Records contained in a dataset:

■ ■ ■ ■ ■

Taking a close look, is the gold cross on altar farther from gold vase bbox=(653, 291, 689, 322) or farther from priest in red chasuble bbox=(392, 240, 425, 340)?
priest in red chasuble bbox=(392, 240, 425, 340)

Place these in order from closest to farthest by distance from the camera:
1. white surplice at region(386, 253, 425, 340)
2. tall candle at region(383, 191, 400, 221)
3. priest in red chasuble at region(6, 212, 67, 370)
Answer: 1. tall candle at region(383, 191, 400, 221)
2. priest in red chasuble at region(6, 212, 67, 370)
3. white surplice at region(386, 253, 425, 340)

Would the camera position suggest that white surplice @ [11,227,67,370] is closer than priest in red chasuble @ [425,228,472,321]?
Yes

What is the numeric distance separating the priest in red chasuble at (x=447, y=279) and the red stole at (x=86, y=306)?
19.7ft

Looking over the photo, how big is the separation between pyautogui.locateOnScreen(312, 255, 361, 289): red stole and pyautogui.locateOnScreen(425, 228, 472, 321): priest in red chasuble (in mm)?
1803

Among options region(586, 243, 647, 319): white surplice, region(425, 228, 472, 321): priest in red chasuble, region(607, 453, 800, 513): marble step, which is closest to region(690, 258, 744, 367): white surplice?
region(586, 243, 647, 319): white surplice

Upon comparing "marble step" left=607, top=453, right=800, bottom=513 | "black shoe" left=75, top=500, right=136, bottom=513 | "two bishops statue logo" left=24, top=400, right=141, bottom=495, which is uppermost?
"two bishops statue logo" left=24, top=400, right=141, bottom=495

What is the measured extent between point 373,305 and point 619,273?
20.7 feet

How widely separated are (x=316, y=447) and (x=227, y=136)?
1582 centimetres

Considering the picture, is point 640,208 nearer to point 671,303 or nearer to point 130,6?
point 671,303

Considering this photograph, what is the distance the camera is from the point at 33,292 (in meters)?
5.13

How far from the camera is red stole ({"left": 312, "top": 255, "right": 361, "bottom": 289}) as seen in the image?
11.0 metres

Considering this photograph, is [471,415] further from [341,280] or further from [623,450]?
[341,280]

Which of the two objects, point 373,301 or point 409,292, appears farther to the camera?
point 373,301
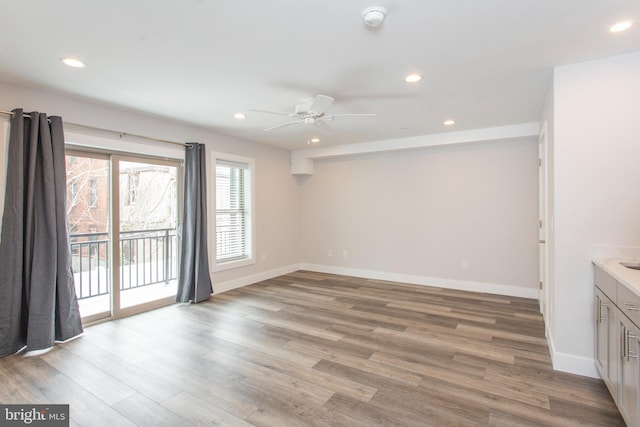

■ ■ ■ ■ ■

- WHAT YOU HAVE TO DO -
Rewrite the stretch from the line containing "Which of the" through the end of the lines as a JSON list of strings, with one string per line and blank lines omitted. Leave the pictures out.

- EXERCISE OUTPUT -
[
  "Which of the two objects, point 373,301 or point 409,292, appears farther to the camera?",
  "point 373,301"
]